ChatInferenceResponse(
    inference_id=UUID('01921116-1862-7ea1-8d69-131984a4625f'),
    episode_id=UUID('01921116-0cd9-7d10-a9a6-d5c8b9ba602a'),
    variant_name='gpt_4o_mini',
    content=[
        Text(
            type='text',
            text='This haiku captures the intricate and intimate relationship between technology and human consciousness. '
                 'The phrase "Silent circuits pulse" evokes a sense of quiet activity within machines, suggesting that '
                 'even in their stillness, they possess an underlying vibrancy.

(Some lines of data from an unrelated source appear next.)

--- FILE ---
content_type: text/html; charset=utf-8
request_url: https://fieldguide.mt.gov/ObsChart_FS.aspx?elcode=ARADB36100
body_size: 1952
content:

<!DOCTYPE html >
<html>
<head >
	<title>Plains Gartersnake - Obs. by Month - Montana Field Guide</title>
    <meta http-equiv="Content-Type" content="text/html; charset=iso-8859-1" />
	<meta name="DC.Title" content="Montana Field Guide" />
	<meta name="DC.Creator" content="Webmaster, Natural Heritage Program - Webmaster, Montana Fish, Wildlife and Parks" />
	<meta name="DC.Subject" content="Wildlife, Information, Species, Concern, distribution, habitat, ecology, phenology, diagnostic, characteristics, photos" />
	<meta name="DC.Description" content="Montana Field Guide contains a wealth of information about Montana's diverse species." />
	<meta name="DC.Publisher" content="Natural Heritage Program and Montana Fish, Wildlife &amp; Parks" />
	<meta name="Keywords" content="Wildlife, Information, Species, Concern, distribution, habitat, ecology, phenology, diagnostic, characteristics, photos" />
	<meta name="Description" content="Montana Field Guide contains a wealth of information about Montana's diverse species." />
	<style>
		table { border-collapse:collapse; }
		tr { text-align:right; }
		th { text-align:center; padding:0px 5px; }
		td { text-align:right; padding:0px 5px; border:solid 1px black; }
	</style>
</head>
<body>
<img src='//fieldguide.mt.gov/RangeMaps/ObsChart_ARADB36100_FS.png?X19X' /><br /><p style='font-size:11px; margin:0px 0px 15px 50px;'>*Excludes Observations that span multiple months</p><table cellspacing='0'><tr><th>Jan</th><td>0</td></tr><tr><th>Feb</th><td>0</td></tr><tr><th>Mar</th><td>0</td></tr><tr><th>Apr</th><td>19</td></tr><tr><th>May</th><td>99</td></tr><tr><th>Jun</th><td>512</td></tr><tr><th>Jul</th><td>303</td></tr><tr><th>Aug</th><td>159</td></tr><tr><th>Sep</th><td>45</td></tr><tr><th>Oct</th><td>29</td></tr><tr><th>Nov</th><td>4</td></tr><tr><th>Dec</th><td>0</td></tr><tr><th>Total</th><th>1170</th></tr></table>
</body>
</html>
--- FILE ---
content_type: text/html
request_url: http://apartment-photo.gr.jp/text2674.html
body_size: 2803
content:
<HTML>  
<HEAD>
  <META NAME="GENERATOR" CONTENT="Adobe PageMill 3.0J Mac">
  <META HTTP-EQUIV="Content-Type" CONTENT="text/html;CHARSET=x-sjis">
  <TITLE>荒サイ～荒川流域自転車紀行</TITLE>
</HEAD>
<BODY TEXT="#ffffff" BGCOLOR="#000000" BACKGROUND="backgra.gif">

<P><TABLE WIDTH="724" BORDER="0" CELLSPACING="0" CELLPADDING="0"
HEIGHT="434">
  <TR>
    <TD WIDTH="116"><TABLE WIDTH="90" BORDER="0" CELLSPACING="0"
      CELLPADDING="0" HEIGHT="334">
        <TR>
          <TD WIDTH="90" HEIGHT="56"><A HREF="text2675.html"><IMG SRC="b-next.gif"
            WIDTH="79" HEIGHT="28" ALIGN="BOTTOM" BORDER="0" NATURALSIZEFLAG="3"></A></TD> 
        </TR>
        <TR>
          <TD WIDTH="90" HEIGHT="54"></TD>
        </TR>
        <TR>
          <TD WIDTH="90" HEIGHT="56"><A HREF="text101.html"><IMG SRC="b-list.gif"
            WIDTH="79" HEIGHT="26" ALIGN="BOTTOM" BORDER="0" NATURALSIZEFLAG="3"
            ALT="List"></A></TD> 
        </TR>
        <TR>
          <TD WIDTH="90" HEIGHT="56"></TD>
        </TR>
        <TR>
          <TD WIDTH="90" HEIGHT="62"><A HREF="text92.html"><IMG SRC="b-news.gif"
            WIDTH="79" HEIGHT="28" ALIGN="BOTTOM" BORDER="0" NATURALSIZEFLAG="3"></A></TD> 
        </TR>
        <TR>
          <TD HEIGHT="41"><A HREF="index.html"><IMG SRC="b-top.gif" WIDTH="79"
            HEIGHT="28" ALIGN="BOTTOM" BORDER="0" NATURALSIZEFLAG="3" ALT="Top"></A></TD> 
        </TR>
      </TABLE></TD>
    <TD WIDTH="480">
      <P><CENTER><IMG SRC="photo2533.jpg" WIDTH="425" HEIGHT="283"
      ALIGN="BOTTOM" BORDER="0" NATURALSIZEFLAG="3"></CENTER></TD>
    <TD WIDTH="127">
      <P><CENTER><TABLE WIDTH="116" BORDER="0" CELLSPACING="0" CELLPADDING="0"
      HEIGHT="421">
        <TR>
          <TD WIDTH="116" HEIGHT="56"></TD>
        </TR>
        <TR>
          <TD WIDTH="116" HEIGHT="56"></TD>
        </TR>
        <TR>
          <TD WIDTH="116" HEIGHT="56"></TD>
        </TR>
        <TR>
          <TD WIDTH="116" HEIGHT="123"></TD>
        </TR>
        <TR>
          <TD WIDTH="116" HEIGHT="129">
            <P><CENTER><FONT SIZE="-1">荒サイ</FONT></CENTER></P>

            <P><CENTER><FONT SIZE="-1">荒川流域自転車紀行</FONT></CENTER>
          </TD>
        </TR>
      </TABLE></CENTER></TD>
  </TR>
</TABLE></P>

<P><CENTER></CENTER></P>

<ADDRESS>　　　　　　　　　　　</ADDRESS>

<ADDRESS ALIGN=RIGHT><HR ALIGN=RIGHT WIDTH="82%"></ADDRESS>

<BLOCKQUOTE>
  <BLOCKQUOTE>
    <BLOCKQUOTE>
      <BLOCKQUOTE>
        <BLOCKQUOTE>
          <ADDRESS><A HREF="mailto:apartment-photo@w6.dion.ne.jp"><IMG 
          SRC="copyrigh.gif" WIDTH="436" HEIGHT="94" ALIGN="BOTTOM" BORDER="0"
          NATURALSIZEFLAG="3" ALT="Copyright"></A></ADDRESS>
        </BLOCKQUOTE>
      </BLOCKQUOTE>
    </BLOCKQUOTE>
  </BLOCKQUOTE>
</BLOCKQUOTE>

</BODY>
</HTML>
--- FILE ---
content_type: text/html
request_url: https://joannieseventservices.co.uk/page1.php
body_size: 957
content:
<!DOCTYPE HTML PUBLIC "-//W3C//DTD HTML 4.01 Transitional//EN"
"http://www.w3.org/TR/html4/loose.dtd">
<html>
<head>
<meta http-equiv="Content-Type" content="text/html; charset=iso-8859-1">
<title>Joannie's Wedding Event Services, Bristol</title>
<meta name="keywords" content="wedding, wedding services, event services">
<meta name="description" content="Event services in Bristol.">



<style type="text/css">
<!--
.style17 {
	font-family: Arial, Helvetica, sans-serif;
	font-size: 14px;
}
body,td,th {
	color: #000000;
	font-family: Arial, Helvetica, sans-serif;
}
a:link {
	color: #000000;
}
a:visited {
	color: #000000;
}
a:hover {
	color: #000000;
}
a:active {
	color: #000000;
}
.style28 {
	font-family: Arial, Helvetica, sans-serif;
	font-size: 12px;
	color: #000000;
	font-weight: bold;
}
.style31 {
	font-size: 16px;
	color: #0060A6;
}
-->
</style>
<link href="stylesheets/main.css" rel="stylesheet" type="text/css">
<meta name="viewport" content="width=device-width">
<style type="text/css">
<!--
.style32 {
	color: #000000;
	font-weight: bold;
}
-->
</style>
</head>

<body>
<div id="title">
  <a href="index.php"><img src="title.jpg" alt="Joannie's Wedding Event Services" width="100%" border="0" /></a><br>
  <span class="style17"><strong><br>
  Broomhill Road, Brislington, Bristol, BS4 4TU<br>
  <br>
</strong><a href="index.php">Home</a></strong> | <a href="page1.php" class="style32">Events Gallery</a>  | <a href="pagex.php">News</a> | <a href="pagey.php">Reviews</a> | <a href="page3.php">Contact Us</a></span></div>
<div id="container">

The imagery of "Whispers of thought in '
                 'code bloom" personifies the digital realm, portraying lines of code as organic ideas that grow and '
                 'evolve, hinting at the potential for artificial intelligence to derive meaning or understanding from '
                 'human input. Finally, "Machines dream of us" introduces a poignant juxtaposition between human '
                 'creativity and machine logic, inviting contemplation about the nature of thought and consciousness '
                 'in both realms. Overall, the haiku encapsulates a profound reflection on the emergent sentience of '
                 'technology and the deeply interwoven future of humanity and machines.',
        ),
    ],
    usage=Usage(
        input_tokens=39,
        output_tokens=155,
    ),
)

Conclusion & Next Steps

Episodes are first-class citizens in TensorZero that enable powerful workflows for multi-step LLM systems. You can use them alongside other features like experimentation, metrics & feedback, and tool use (function calling). For example, you can track KPIs for entire episodes instead of individual inferences, and later jointly optimize your LLMs to maximize these metrics.